A, bar graphs report the ratio between the CRC detected in the presence (CRC) and absence (CRC0) of increasing concentrations of AA in mitochondria from HeLa cells. PTP inhibition by AA and CsA is not additive. Results are mean±SD of at least 4 experiments. We analyzed whether, in mitochondria from HeLa cells, each pharmacological treatment increased Ca2+ uptake when compared to control conditions (Ca2+ uptake in the absence of the drug), and found a significant difference (Student's t test analysis; *: p<0.01) between the CRC of mitochondria treated with either AA (at various concentrations), or CsA, and the CRC of untreated mitochondria, indicating that each of these treatments inhibits the PTP. B,C cytofluorimetric analysis of mitochondrial depolarization. HeLa cells were incubated with the TMRM probe and treated for 1 hour with the reported concentrations of either clotrimazole (CTM) or TAT-HK peptide. An unrelated TAT-linked peptide (TAT-Ctr) is used as a negative control. Before the addition of either CTM or TAT-peptides, cells were preincubated for 30 minutes with CsA or AA, or with the CsA analogue cyclosporin H (in the dubbed Ctr conditions), to exclude for changes in TMRM signal unrelated to mitochondrial potential (see Methods).
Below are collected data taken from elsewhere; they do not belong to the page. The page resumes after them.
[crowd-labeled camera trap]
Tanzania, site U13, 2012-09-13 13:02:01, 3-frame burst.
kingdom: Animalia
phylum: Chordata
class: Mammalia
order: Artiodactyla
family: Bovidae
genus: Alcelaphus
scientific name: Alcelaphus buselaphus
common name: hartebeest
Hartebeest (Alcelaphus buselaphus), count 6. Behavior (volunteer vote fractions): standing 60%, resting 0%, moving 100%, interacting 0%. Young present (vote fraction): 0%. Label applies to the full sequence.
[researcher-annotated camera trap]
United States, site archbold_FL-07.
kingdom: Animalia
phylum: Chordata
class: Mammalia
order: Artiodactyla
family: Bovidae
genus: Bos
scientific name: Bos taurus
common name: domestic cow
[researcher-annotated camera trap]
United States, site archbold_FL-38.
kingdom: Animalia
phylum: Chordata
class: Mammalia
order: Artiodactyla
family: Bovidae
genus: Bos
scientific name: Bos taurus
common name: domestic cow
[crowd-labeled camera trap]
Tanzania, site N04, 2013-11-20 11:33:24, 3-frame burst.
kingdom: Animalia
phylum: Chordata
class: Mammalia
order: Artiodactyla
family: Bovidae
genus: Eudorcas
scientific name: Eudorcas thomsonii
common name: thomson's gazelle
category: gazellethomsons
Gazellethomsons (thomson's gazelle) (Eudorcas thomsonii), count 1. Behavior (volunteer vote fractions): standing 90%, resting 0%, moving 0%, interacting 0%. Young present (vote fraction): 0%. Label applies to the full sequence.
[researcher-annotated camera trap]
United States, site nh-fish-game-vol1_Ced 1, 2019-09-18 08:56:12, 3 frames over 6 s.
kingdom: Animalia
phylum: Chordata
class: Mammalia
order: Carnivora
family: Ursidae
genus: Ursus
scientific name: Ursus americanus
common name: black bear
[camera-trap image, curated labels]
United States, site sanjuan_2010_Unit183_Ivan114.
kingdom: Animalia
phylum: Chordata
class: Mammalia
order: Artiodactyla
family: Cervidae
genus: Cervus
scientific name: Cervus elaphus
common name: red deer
Bar graphs in B display the percentage of cells with depolarized mitochondria (mean±SD, n = 4). We analyzed whether each pharmacological treatment increased the percentage of HeLa cells with depolarized mitochondria when compared to control conditions (i.e., percentage of cells with depolarized mitochondria in the absence of the drug), and found a significant difference (Student's t test analysis; #: p<0.01) between cells treated with either CTM or TAT-HK, and untreated cells, indicating that each of these compounds damages mitochondria. A similar pair wise comparison allowed to establish that pretreatment with either AA or CsA significantly decreased the percentage of cells with mitochondria depolarized by CTM (Student's t test analysis; *: p<0.01) or by TAT-HK (Student's t test analysis; **: p<0.01). Histograms in C report a representative experiment, where cells with polarized and depolarized mitochondria are indicated in red and grey, respectively.
Figure 6.
Effect of AA on HeLa cell viability.
A, cytofluorimetric analysis of cell death induction in HeLa cells treated for 1 hour with TAT-HK. Where indicated, cells were preincubated for 30 minutes with CsA or AA. TAT-Ctr was used as a negative control. Cells were double stained with Annexin V-FITC and propidium iodide (PI), to respectively evaluate apoptosis induction as phosphatidylserine exposure on the cell surface (increased Annexin V-FITC staining) and cell death as plasma membrane permeabilization (increased PI staining). We considered Annexin V+ as early/intermediate apoptotic cells; PI+ as necrotic cells; double stained as late apoptotic cells. Bar graphs display the percentage of each cell population (mean±SD, n = 4; double positive cells are added to both bars). The number of PI+ cells was significantly increased by TAT-HK treatment (Student's t test analysis; #: p<0.01 when comparing untreated and TAT-HK treated HeLa cells). Moreover, HeLa cell pretreatment with either AA or CsA significantly protected from TAT-HK induced death (Student's t test analysis; *: p<0.01 when comparing TAT-HK treated HeLa cells pretreated or not with either AA or CsA). B, histograms reporting a representative experiment, where viable cells are indicated in red, PI+- and Annexin V+-cells are indicated in grey and green, respectively.